Wer Lust hast mitzufahren und Fotografiert werden will (bin für das MTB -Rider Mag dort) ist herzlich eingeladen .

----------


## pagey

wenns wetter passt vielleicht scho freitag abend, wenn das echt so ein gschmeidiger campingplatz sein soll....oder samstag früh zw. 8-9 schätz ich...dann dort pennen und nöxten tag in der früh zum schöckel !

----------


## jevgeny

cool
sonntag würd mich scho eher reizen als sa. 
@eisbär  is dei radl scho fit?

----------


## pagey

pff..olawei muass ma sie noch de oiden knacker richten 

gut dann planänderung.....sonntag afritz und montag schöckl , tom-fotos lass i mir ned entgehen !

----------


## jevgeny

is ja eh voll egal
wannst rausfahrst

----------


## chilifresser

schatzi wenn das so is dann könn ma ja am satstag irgendwas anderes machen hmmm grillen chilen schwimmen geburtstag nach feirrn :Smile:  oder vorher nach afritz und die andern kommen anch! :Smile: ?

----------


## pagey

ja schau ma mal....wir können ja trotzdem früher rausfahren nur....

an alle afritz kenner : wird die strecken langweilig wenn ma ganze 2 tage dort bleibt ?
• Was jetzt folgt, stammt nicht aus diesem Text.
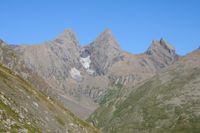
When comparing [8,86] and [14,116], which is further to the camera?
[8,86]

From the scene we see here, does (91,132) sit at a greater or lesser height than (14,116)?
greater

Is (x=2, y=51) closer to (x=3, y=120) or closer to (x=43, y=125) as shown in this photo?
(x=43, y=125)

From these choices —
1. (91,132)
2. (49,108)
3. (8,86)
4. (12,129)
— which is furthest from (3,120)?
(91,132)

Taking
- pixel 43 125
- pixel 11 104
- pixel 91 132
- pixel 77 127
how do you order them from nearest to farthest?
pixel 11 104
pixel 43 125
pixel 77 127
pixel 91 132

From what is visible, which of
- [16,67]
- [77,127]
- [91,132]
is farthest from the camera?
[16,67]

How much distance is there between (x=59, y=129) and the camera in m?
65.2

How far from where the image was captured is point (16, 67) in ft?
498

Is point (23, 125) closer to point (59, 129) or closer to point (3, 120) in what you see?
point (3, 120)

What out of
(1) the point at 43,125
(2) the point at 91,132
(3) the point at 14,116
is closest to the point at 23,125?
(3) the point at 14,116

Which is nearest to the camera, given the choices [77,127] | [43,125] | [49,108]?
[43,125]

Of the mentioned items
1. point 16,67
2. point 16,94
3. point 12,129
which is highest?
point 16,67

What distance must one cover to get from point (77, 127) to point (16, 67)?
78.7 metres

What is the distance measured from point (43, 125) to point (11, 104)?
25.4 feet

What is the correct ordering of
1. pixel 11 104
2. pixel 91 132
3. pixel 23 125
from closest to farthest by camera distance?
pixel 23 125 < pixel 11 104 < pixel 91 132
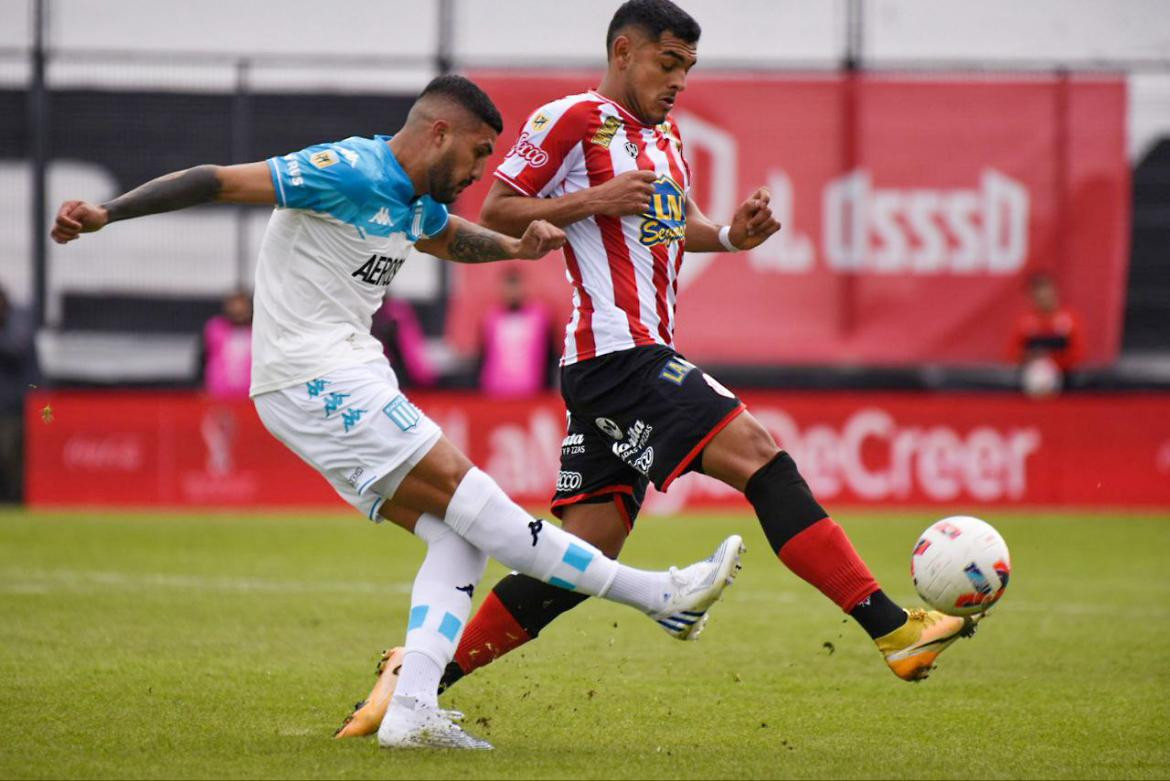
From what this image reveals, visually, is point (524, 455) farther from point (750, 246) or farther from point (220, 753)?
point (220, 753)

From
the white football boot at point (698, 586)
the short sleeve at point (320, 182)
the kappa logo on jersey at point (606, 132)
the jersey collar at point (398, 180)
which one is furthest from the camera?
the kappa logo on jersey at point (606, 132)

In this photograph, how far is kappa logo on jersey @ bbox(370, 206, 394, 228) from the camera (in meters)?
5.33

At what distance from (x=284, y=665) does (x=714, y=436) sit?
99.0 inches

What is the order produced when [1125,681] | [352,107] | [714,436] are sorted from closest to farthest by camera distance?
[714,436] < [1125,681] < [352,107]

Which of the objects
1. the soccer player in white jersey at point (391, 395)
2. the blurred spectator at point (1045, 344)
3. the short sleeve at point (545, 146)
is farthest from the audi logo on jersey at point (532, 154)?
the blurred spectator at point (1045, 344)

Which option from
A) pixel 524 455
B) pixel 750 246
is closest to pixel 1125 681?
pixel 750 246

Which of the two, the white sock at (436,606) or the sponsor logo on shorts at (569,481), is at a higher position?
the sponsor logo on shorts at (569,481)

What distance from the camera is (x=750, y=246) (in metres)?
6.34

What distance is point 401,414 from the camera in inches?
206

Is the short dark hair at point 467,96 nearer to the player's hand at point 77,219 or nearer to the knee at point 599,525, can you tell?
the player's hand at point 77,219

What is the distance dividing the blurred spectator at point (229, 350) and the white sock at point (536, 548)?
422 inches

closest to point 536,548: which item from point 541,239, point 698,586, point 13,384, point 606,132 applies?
point 698,586

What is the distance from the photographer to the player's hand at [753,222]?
20.1ft

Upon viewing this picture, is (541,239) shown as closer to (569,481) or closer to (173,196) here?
(569,481)
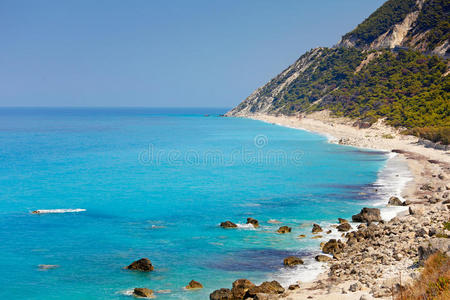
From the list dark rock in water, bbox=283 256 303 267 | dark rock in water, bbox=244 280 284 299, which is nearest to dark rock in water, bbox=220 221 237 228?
dark rock in water, bbox=283 256 303 267

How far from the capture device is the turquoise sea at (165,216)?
71.2 ft

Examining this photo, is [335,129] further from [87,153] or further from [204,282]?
[204,282]

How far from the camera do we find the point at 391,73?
131 m

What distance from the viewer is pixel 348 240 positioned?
2475 cm

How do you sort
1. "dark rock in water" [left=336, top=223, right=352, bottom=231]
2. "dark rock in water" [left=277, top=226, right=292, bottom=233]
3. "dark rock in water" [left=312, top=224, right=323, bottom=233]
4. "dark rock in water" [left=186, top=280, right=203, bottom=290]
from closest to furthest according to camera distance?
"dark rock in water" [left=186, top=280, right=203, bottom=290]
"dark rock in water" [left=336, top=223, right=352, bottom=231]
"dark rock in water" [left=312, top=224, right=323, bottom=233]
"dark rock in water" [left=277, top=226, right=292, bottom=233]

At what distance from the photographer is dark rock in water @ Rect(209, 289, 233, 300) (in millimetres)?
18516

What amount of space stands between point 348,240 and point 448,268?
38.6 ft

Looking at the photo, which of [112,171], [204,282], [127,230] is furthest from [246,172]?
[204,282]

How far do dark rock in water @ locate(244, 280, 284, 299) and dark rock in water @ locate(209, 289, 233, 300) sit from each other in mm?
736

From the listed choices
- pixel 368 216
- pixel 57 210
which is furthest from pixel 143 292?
pixel 57 210

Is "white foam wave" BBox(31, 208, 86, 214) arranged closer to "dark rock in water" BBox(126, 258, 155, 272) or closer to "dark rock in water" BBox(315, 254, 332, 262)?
"dark rock in water" BBox(126, 258, 155, 272)

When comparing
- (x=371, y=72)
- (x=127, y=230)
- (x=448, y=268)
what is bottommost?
(x=127, y=230)

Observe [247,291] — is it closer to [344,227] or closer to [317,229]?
[317,229]

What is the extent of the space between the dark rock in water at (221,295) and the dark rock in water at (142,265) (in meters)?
4.69
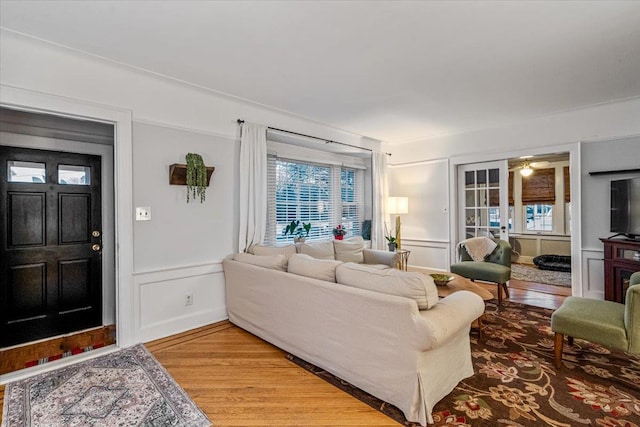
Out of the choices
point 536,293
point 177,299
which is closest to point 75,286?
point 177,299

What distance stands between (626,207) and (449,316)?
3502 mm

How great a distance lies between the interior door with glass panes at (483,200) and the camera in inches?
195

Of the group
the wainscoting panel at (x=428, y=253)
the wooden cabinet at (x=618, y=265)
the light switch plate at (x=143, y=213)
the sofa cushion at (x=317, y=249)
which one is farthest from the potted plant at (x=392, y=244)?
the light switch plate at (x=143, y=213)

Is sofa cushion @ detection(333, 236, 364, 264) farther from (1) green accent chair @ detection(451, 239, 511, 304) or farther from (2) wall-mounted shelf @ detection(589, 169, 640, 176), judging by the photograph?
(2) wall-mounted shelf @ detection(589, 169, 640, 176)

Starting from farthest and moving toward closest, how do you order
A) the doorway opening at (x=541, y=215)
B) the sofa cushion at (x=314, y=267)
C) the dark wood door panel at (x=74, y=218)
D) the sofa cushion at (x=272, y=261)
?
the doorway opening at (x=541, y=215) → the dark wood door panel at (x=74, y=218) → the sofa cushion at (x=272, y=261) → the sofa cushion at (x=314, y=267)

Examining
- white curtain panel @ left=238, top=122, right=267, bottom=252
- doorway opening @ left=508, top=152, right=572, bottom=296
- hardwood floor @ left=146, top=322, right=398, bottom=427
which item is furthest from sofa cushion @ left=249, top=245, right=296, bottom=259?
Result: doorway opening @ left=508, top=152, right=572, bottom=296

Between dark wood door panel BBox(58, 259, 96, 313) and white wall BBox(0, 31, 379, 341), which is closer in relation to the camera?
white wall BBox(0, 31, 379, 341)

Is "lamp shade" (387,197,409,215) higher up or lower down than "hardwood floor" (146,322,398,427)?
higher up

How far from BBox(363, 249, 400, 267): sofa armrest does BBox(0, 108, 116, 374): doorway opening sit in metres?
3.29

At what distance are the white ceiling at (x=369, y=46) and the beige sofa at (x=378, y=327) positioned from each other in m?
1.77

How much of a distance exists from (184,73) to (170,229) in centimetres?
156

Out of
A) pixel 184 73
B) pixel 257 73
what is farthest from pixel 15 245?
pixel 257 73

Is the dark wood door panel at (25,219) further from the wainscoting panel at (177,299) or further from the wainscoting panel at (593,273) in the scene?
the wainscoting panel at (593,273)

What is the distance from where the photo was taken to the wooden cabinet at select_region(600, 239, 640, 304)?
351 centimetres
grex wie meinst des mit egal ?

----------


## chilifresser

ja egal wir müßen eh net vorher rausfahrn nur halt schwimmen gehn oder so aber dees mach ma uns noch aus!

----------


## jevgeny

mo is eh auch frei, also is egal ob du fr. oder sa. rausfahrstund so wie ich mich erinnern kann is die strecke nach nem tag fad

----------


## Tom

Pedda Pedda und Co. kommen auch ,denk es wird e a lustige Truppe werden .

----------


## pagey

ok ich werd das wetter abwarten...schwimmen tun ma dann glei am afritz see

----------


## theear

eines sollte man leidern icht vergessen und das ist der pfingstverkehr!und der is auf der tauernautobahn sicher mörderrisch!!!aber afritz wäre wirklich eine idee für sonntag!mal überlegen

----------


## pagey

wenn i samstag früh raus fahr dann hab ich bis sonntag früh zeit dort anzukommen...des sollt sich auch im pfingstverkehr ausgehen 

der 206er konvoi is ned zu unterschätzen

----------


## Tom

Hey Urwaschl pack dei Weibi und dei Bike zsamm und komm runter !!!

----------


## theear

ja werd mal reden mit ihr   

mal schauen was sich tut

----------


## niZo

hab zwar noch immer husten und a bissi halsweh aber ich denk bis zum WE sollt ich wieder ganz fit sein und afritz am sonntag reizt mich schon! also mal schaun.
mfg

----------


## BoB

uiiiii....husten und a bissi halsweh....oag. hast auch überhöhte temperatur???

----------


## pagey



----------


## Tobias

oiso...da st´ip wird (genauso wia i) sicher ned Worldcup foahrn, weilma koane UCI-Punkte ham  
Afritz is eh scho (fast) ausgemacht...bin auf jeden Fall motiviert - wor nämli heid in Hinterglemm - wie immer sehr geil!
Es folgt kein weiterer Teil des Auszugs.